INSTRUCTIONS TO FOLLOW »
Reproduce, exactly as they appear, the line containing "New Zealand, site EFH_HCAMB07, 2020-01-27" and every line after it, ending with the last line of the records.

====

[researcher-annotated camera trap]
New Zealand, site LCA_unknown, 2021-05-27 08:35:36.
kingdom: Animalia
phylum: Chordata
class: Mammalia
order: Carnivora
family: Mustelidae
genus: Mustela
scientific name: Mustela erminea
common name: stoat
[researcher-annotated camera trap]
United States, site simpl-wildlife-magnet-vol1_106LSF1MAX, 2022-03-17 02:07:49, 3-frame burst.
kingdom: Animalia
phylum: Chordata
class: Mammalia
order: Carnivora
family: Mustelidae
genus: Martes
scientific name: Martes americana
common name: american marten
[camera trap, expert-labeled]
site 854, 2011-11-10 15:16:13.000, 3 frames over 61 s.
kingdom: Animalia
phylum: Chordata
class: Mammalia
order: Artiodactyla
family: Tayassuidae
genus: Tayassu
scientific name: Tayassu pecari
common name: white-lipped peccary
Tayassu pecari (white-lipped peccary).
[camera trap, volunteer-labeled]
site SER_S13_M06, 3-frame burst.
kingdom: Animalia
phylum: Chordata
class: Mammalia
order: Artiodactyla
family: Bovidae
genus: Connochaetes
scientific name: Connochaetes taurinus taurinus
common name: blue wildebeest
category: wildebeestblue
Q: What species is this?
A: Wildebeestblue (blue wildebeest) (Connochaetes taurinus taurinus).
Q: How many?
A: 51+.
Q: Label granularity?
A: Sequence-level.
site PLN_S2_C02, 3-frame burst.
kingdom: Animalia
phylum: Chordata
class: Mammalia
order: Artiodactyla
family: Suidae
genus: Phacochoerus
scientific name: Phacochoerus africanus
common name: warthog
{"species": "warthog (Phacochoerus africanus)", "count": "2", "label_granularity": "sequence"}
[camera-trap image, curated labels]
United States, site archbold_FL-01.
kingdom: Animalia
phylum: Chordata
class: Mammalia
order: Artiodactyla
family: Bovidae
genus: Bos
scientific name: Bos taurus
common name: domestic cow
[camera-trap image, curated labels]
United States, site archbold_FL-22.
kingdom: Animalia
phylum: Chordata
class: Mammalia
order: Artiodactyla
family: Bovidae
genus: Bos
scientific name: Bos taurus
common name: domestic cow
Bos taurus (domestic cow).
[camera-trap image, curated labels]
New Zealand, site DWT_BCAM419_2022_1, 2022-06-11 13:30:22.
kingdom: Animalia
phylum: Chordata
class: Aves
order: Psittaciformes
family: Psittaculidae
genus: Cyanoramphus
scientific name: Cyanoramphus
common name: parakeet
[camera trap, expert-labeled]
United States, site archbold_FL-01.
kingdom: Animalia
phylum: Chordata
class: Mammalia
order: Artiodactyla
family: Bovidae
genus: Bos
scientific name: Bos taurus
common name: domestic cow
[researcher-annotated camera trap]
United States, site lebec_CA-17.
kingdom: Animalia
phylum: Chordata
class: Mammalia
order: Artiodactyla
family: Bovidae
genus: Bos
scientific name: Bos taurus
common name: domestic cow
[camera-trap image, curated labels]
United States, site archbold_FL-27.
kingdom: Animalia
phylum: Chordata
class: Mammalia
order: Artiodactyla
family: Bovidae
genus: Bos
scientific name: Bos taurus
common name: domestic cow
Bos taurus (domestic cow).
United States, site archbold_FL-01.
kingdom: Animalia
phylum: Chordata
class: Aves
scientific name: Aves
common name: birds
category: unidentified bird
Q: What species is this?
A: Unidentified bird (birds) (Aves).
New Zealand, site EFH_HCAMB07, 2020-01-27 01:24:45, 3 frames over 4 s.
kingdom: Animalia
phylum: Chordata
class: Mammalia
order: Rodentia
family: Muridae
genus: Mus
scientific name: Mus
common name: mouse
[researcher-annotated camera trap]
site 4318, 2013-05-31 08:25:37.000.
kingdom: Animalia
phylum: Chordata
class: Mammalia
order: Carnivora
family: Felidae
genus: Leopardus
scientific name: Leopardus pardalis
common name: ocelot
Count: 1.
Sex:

====

SOLUTION TO THE PROBLEM »
New Zealand, site EFH_HCAMB07, 2020-01-27 01:24:45, 3 frames over 4 s.
kingdom: Animalia
phylum: Chordata
class: Mammalia
order: Rodentia
family: Muridae
genus: Mus
scientific name: Mus
common name: mouse
[researcher-annotated camera trap]
site 4318, 2013-05-31 08:25:37.000.
kingdom: Animalia
phylum: Chordata
class: Mammalia
order: Carnivora
family: Felidae
genus: Leopardus
scientific name: Leopardus pardalis
common name: ocelot
Count: 1.
Sex:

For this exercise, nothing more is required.